The world has gone mad and we are all of it. What's worse is we made it that way. Or at least, that's the way of the world according to the master Swedish dramatist, August Strindberg. In truly modernist fashion, the world of August Strindberg's experimental masterpiece, Miss Julie, now playing with the Coyote Theater at the Boston Center for the Arts, is a world where people search to create their own destinies out of the shards of the civilization left behind and the pitiful results of past human choices. In the preface to Miss Julie, Strindberg claims that he "finds the joy of life in its violent and cruel struggles," and Miss Julie portrays a struggle in perhaps the most violent tradition of the 1880s: the heartless struggle between the classes.
The play presents three characters, all tragically flawed in their individual searches for love and happiness. Miss Julie, played by the vibrant and sympathetic Stephanie Dorian, is a coy, sensual and ultimately tragically shamed figure, an aristocratic young woman struggling to find love among family and servants, who learns the hard way that class barriers are cold, heartless walls not easily crossed. On the other side of the class wall are Miss Julie's two servants, Jean and Kristine, played by Diego Arciniagas and Susanne Nitter. Jean and Kristine innocently believe that in their love for each other they may transcend the misery of their class.
In the course of the play, however, both predictably learn that degradation is not so easily overcome. Arciniagas infests Jean with the great passion of Strindberg's typical heroic, mythical, self-willed man. Yet along with this determination, Arciniagas recognizes Jean's uncanny brutality and sorrow as he yearns for a sky that he can't reach, a yearning that ultimately leads to a climactic confrontation with his mistress. Only through violence does Jean transcend Miss Julie. Only by degrading her into little more than a whore (through graphic directorial choices leading to a violent, on-stage rape scene that must have Strindberg rolling in his grave) does he forcibly climb above her. And, similarly, only through this unbearable shame does Miss Julie ironically fulfill her wish to travel down from her precarious perch in the pure and untouchable upper crust. Only Kristine truly understands the hypocrisy inherent in Julie and Jean's desires, yet she can do and say nothing. Nitter deftly underplays Kristine, suggesting that beneath Kristine's humble demeanor burns the rage and frustration of a woman trapped within a servile, unfair world.
The production design aptly showcases the precarious and frighteningly real world of Miss Julie. Costume designer Clint Ramo's accurate and beautiful 1880s costumes, complete with exaggerated bustles and full livery, highlight the importance of external appearance to class distinction, while set designer Susan Roger's hybrid set is itself perfectly unsettled somewhere between abstraction and reality. The smells of real onstage cooking mingle with a spare room composed of strangely angled linoleum and frighteningly high stacks of porcelain dinner plates.
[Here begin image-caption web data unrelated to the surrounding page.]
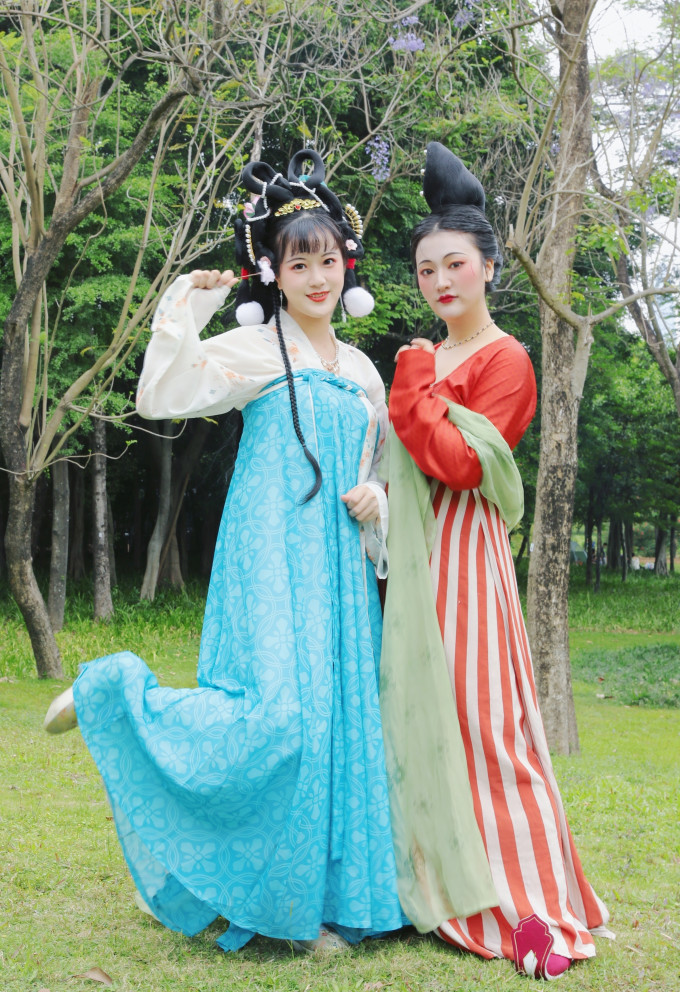 轻汉坊汉服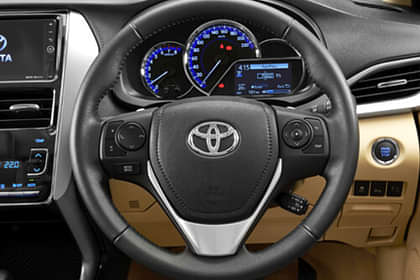 Toyota Yaris V-(O) Manual Petrol Steering Wheel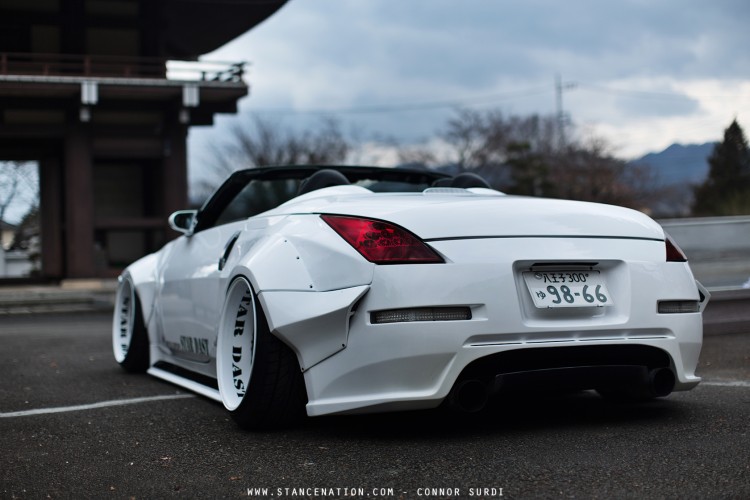 bagged-stanced-nissan-350z-4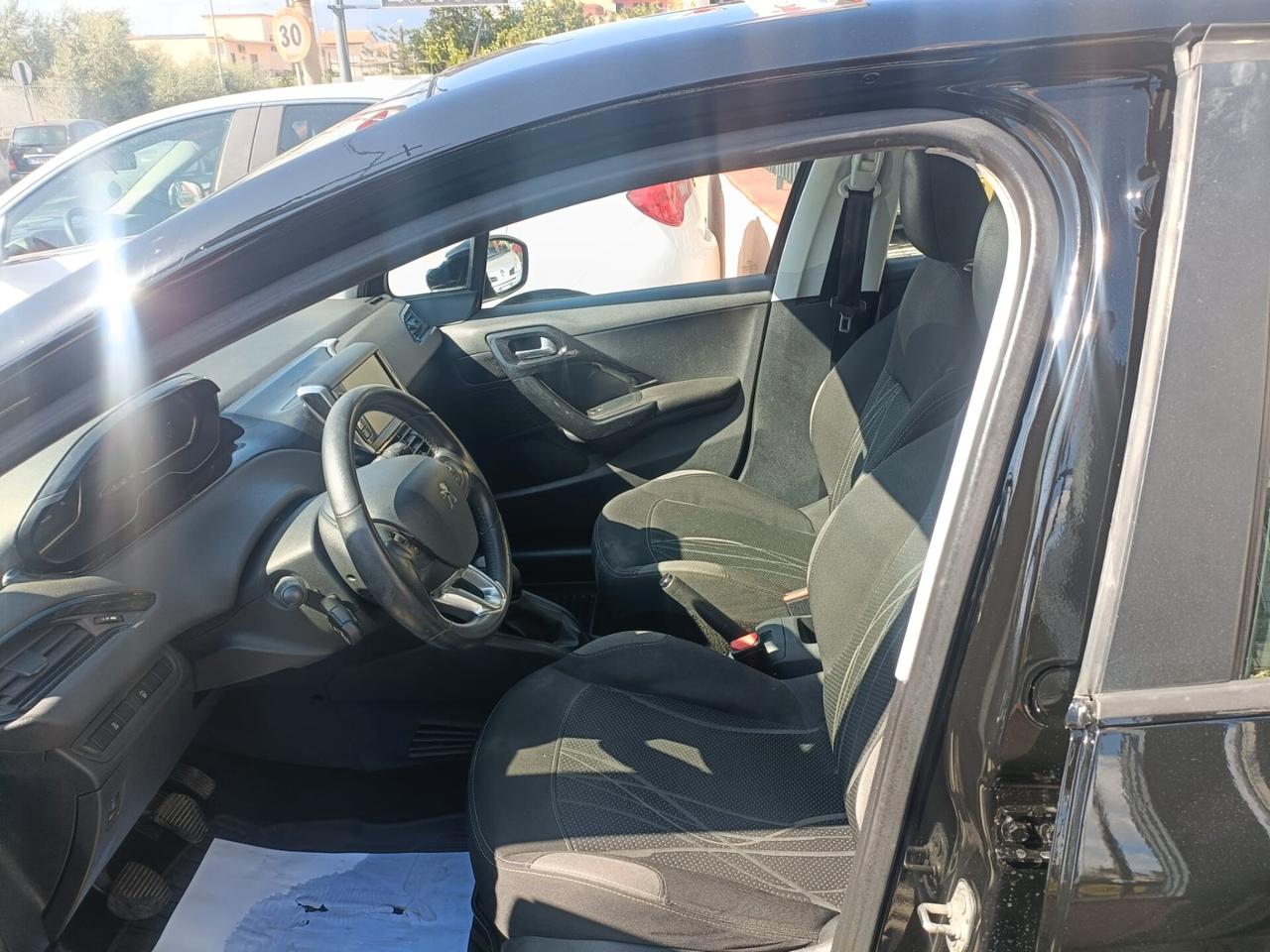 Peugeot 208 1.4 HDi 68 CV 5 porte Active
Together with the intimate, black box theater, the set produces an unreal sense of being trapped within a slippery world where everything is dangerous and unstable. Although, in the end, a few overly strong directorial choices mar an otherwise subtle and beautiful production, director Jeffrey Mousseau and his fine cast and crew for the most part present a disturbing and moving rendition of Strindberg's masterpiece. If you've never ventured beyond the hallowed halls of Harvard to check out Boston's theater scene, consider looking to the Coyote Theater's production of Miss Julie for an intimate and startling introduction.